Y a la vez, como sabe Mariana Eva Pérez, la literatura no excluye al testimonio: este libro no deja de ser testimonio por estar escrito como literatura, es necesariamente las dos cosas. Lo que no es, y ahí sí se corre del registro que a veces se espera del testimonio de la víctima, es solemne: el humor es la constante absoluta del Diario de una princesa montonera, y es lógico, no solo porque del humor sale con frecuencia la literatura más inesperada, la que rompe con el orden establecido del sentido, sino también porque el humor es una forma de apropiarse de una historia. Si solo los judíos pueden hacer chistes sobre judíos, y solo los hijis pueden hacer chistes sobre hijis, y solo las militontas hacer chistes sobre militontas, hacer humor es una forma de decir: esto es mío. Lo rompo porque puedo.
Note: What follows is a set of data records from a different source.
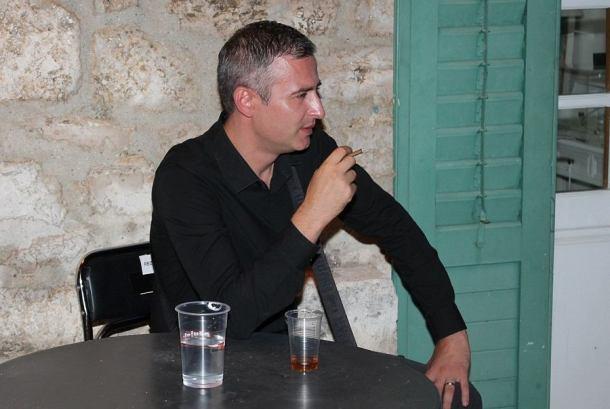 Večeri dalmatinske šansone u Šibeniku (Foto H. Pavić) (14)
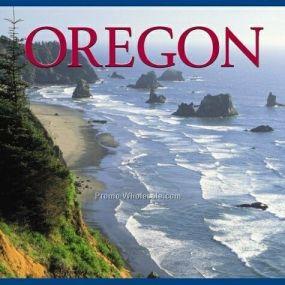 Oregon book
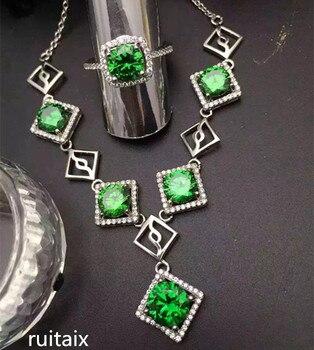 903dda6ae2fc KJJEAXCMY boutique joyas 925 Plata pura natural esmeraldas collar con  incrustaciones de joyería femenina cumpleaños gema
Y quizás sí, así renuncia una víctima a su destino de víctima coronada, así renuncia Mariana Eva Pérez a su heroísmo, mostrando todos esos trapitos sucios que no había que mostrar para no hacerle el juego al enemigo, para no mostrar que entre las víctimas también hay mentiras y maldades; Mariana Eva Pérez renuncia al cargo de princesa, pero no a los honores. Justamente renuncia para eso, para honrar en sus propios términos, en sus términos contradictorios, vergonzosos y rotos, las promesas de la memoria, la verdad y la justicia.